Abrió asustada la carta del juzgado citándola para recoger una demanda. No imaginaba qué podía ser, no tenía ninguna cuenta pendiente con la justicia, ni debía nada, pero un escalofrío recorrió su cuerpo al recordar en un segundo infinito una vida plagada de angustias.

Se casó con 20 años y el primer hijo llegó a los 9 meses y un día. No había hecho otra cosa que parir hijos y trabajar día y noche. Pertenecía a una generación de mujeres trabajadoras hasta el infinito y más allá, en su casa, con los hijos, con los padres y también fuera.

Angustias se levantaba siempre al amanecer, preparaba el desayuno y la comida, a los hijos cuando eran pequeños y, tras dejarlos en el colegio, su vida transcurría en un ir y venir continuo a las casas de la zona alta de la ciudad en las que se había dejado las uñas limpiando. Volvía, daba de comer a los hijos, hacía las faenas, vigilaba que ninguno se le escapara sin las tareas y, entonces, empezaba a coser hasta bien entrada la media noche. Daba igual si era un traje de comunión para la hija de una vecina, o la chaqueta brocada para una señora de alto copete.

Y entre encargo y encargo cosía la ropa de sus hijos, a los que siempre vistió con sus manos y un trozo de tela de aquí, otro de allí y metro y medio de los retales que cazaba en «Ulises». ¡Hasta con las chaquetas del marido se había atrevido!. Angustias tenía unas manos prodigiosas y un corazón muy solo.

Nunca una palabra de consuelo o de amor; nunca la más mínima ayuda; nada de nada, porque el padre de sus hijos solo había tenido una ocupación en su vida: la taberna y la bebida.

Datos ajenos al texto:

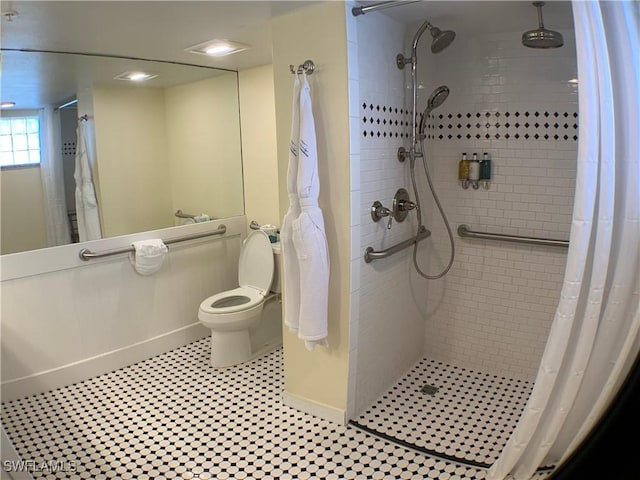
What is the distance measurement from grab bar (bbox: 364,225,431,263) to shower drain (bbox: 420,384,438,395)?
904 mm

Allí se había dejado mucho más que su propia vida, también los ahorros de Angustias, esos que de vez en cuando le arrebataba tras registrar toda la casa. Y así, treinta años.

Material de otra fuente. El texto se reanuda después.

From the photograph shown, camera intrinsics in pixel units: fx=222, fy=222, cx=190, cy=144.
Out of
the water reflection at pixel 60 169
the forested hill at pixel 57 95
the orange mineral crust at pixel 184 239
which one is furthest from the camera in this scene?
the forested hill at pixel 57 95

Un día, después de levantarle la mano, a la vuelta de una borrachera, tuvo la decencia de marcharse para siempre. Durante muchos años ni los hijos supieron de él. Solo a veces oían historias de las mujeres con las que andaba, o las deudas que contraía.

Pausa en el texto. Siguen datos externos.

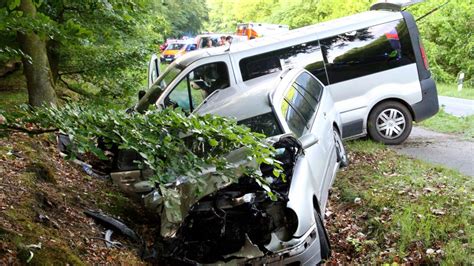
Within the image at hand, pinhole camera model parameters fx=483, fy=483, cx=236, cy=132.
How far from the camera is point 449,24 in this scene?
1217 inches

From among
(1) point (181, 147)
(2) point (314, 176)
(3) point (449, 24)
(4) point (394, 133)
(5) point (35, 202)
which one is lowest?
(3) point (449, 24)

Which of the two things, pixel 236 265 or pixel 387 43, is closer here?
pixel 236 265

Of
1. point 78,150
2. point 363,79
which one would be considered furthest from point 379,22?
point 78,150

Cuando Angustias llegó al Juzgado le explicaron que se trataba de una demanda en la que su marido al cabo de tantos años le pedía la mitad de sus ahorros, «¿qué ahorros? -dijo, incrédula-, si me dejó seca como una pasa, con deudas que pagué sola y los hijos a mi cargo» y entonces, como un puñal que se clava en el pecho, recordó aquella cuenta que abrió en el banco días antes de que se marchara, en pleno mes de agosto, para salvar en su vejez los pocos ahorros que le quedaban de tanta costura nocturna, a solas, sin luz y casi a escondidas.